The defendant asserts that the job classifications and accompanying limitations on housing choices were created to minimize the disturbance to other inmates which necessarily ensued when inmates assigned to food preparation and serving duties were required to report to or return from work at odd hours of the day and night every day of the week. Since the inmates employed in seven day jobs had similar schedules, seven days per week and twenty-four hours per day, and similar interests and responsibilities, the defendant decided to house them separately.
This is a reasonable and rational exercise of the defendant's discretion. The fact that the petitioner worked seven days per week for a fourteen week period without living in one of the designated areas is not in itself sufficient to show an abuse of discretion by the defendant in classifying the kitchen jobs and requiring those inmates who accepted seven day positions to live in those units. The petitioner has not shown that housing in the designated areas was unavailable during the fourteen week *291 period, or that he would have accepted such housing if it were available. The record indicates that he would not.
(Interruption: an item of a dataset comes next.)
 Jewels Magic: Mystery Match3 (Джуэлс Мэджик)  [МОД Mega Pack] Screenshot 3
To hold that the defendant's job classification and housing limitation rules, promulgated to minimize the disruption of inmates in the performance of their work assignments, is an abuse of discretion under §18-98a would be to subvert the intent of the legislature which endowed the commissioner with a general discretion, and to ignore the complexity and difficulty of the problems which prison administration entails. It is the responsibility of prison administrators to maintain internal order and discipline, and to rehabilitate, to the extent possible, the inmates in their custody. Procunier v. Martinez, 416 U.S. 396, 404, 94 S. Ct. 1800, 40 L. Ed. 2d 224 (1974). "Because the realities of running a penal institution are complex and difficult, [the United States Supreme Court has] recognized the wide-ranging deference to be accorded the decisions of prison administrators." Jones v. North Carolina Prisoners' Union, 433 U.S. 119, 126, 97 S. Ct. 2532, 53 L. Ed. 2d 629 (1977); see also Bell v. Wolfish, 441 U.S. 520, 544-45, 562, 99 S. Ct. 1861, 60 L. Ed. 2d 447 (1979). The commissioner of correction, provided he does not act illegally, arbitrarily or in abuse of his discretion, need not deduct time to be served from a prisoner's sentence under § 18-98a if that prisoner fails to observe the rules incident to the requisite job assignment.
There is error, the judgment is set aside and the case is remanded with direction to enter judgment for the defendant.
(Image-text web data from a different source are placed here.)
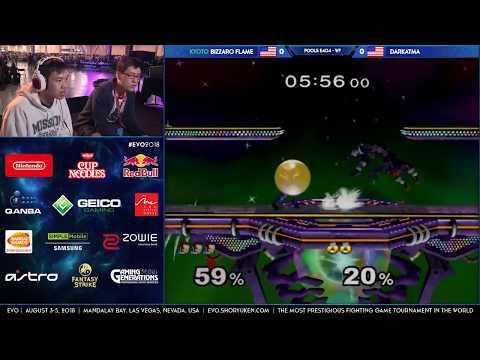 EVO 2018 - Bizzarro Flame (Ganondorf) vs Darkatma (Sheik) - Pools Round 1 - SSBM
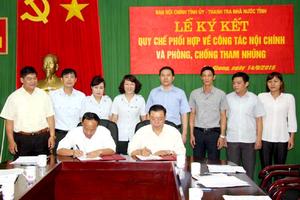 Ký Quy chế phối hợp về công tác nội chính và phòng, chống tham nhũng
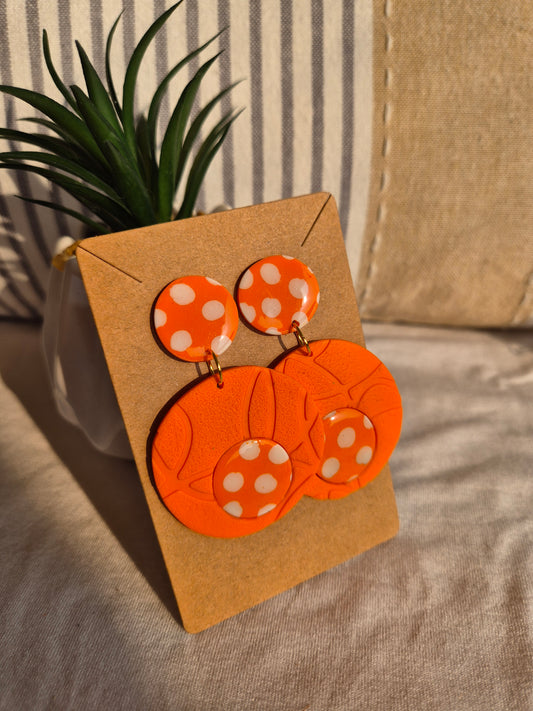 Boucle d'oreille 6cm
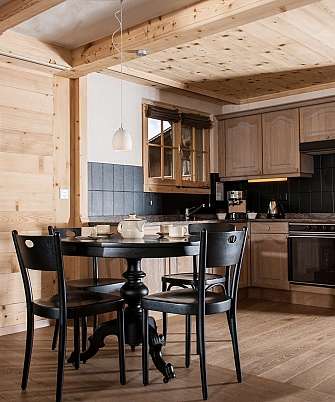 Chalet Essbereich und Küche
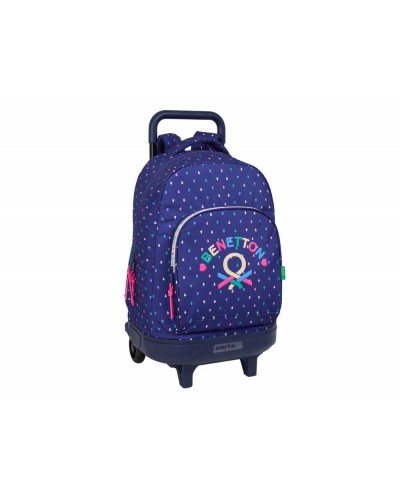 Mochila safta grande con ruedas compact extraible benetton drop 450x330x220 mm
In this opinion the other judges concurred.
NOTES
[1] General Statutes § 18-98a provides: "DEDUCTION OF TIME FOR PERIODS OF EMPLOYMENT. Each person committed to the custody of the commissioner of correction who is employed within the institution to which he was sentenced ... for a period of seven consecutive days, except for temporary interruption of such period as excused by the commissioner for valid reasons, may have one day deducted from his sentence for such period, in addition to any other earned time, at the discretion of the commissioner of correction."
[2] The trial court's memorandum of decision states that prison regulations required those employed in seven day jobs first to live in a dormitory, then later to move to individual cells. Since the petitioner preferred to live in an individual cell, he accepted a five day job. According to the defendant's statement of facts, when the petitioner was reassigned to a seven day job, he was also permitted to remain in an individual cell.